In Situ Construction of a Lithiophilic and Electronically Insulating Multifunctional Hybrid Layer Based on the Principle of Hydrolysis for a Stable Garnet/Li Interface

Abstract

AbstractAdapting solid‐state Li‐metal batteries is an attractive way to pursue higher energy density and safety compared to liquid‐based ones. With high ionic conductivity and excellent stability with Li, Ta‐doped Li7La3Zr2O12 (LLZTO) is an effective option. However, the poor solid–solid interface contact induced by the lithiophobic Li2CO3 layer hinder its practical application. Herein, a versatile strategy is proposed based on the hydrolysis of sodium tetrafluoroborate (NaBF4), aiming to convert the Li2CO3 into multifunctional hybrid layer containing LiF, LiBO2, and NaF. Among them, LiF and LiBO2 serve as the primary Li ion conductors, the introduction of NaF with high surface energy not only enhances the interface wettability, but also further elevates the critical dendrite strength against Li dendrites.
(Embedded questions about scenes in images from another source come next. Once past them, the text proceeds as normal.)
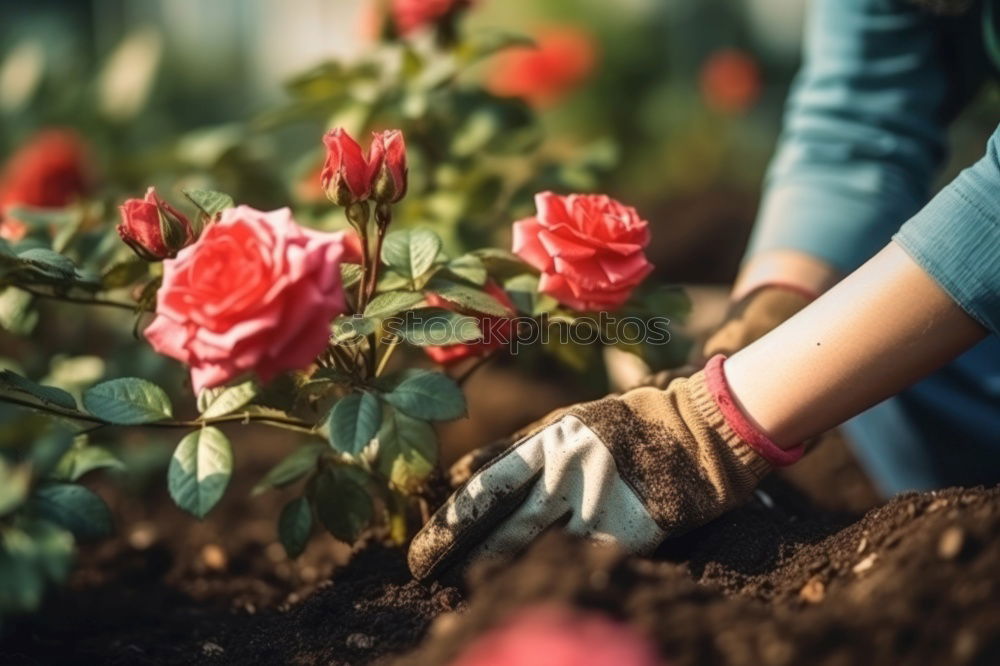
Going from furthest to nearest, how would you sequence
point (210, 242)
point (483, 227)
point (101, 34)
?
point (101, 34) → point (483, 227) → point (210, 242)

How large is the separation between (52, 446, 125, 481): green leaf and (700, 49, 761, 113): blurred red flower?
3990mm

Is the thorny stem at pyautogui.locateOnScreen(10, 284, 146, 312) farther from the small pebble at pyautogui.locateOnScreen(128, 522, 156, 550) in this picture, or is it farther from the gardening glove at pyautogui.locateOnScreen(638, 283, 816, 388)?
the gardening glove at pyautogui.locateOnScreen(638, 283, 816, 388)

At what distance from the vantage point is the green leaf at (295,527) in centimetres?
137

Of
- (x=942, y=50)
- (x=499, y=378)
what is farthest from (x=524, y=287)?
(x=499, y=378)

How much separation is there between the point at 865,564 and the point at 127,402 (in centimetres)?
89

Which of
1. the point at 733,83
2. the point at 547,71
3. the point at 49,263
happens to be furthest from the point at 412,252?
the point at 733,83

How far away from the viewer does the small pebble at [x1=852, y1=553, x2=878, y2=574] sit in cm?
111

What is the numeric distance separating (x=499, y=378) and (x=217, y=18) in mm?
5818

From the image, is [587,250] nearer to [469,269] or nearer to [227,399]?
[469,269]

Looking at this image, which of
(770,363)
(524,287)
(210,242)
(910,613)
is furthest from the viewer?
(524,287)

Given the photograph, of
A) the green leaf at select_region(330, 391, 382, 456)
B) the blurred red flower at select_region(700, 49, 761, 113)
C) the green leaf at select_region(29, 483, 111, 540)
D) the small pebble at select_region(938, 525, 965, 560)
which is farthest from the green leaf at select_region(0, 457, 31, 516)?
the blurred red flower at select_region(700, 49, 761, 113)

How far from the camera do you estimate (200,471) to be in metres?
1.20

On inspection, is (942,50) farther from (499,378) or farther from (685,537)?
(499,378)

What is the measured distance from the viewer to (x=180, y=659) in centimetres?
132
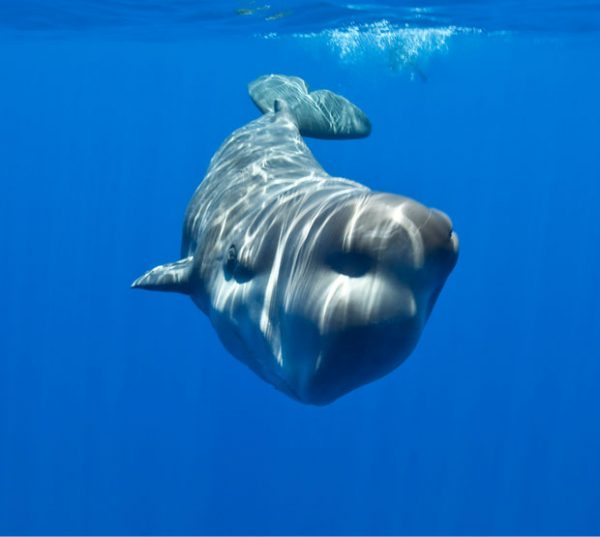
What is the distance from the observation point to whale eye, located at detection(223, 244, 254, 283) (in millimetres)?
4102

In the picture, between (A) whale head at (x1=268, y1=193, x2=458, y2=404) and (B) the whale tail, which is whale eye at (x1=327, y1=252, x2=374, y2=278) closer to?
(A) whale head at (x1=268, y1=193, x2=458, y2=404)

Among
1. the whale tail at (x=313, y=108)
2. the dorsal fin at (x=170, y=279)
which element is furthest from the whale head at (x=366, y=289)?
the whale tail at (x=313, y=108)

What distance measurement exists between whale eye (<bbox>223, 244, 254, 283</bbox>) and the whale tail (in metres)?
4.66

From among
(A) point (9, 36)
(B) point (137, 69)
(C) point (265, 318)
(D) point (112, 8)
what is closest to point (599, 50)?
(D) point (112, 8)

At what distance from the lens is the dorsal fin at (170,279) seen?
5789 mm

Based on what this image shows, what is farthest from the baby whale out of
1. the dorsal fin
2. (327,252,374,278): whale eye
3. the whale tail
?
the whale tail

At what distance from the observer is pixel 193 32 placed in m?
26.6

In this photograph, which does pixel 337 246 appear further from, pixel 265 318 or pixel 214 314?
pixel 214 314

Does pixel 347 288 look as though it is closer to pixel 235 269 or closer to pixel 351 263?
pixel 351 263

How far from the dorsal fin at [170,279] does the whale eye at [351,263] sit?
9.43 ft

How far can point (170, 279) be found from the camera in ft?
19.2

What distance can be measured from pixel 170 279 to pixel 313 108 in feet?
13.8

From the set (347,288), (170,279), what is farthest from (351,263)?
(170,279)

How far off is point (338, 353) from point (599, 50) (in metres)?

All three components serve as excellent electronic insulators, suppressing electron invasion at the interface and preventing Li dendrite growth in the solid electrolyte. As expected, the interfacial impedance of the NaBF4 treated symmetric cell is reduced to 6.0 Ω cm2, the critical current density (CCD) comes to 2.0 mA cm−2, and cycles over 3000 h at 0.3 mA cm−2 and 1500 h at 0.5 mA cm−2 respectively. Besides, the modified SSBs matched with LiFePO4 or LiNi0.6Co0.2Mn0.2O2 cathode show great long‐term cycling and rate performance.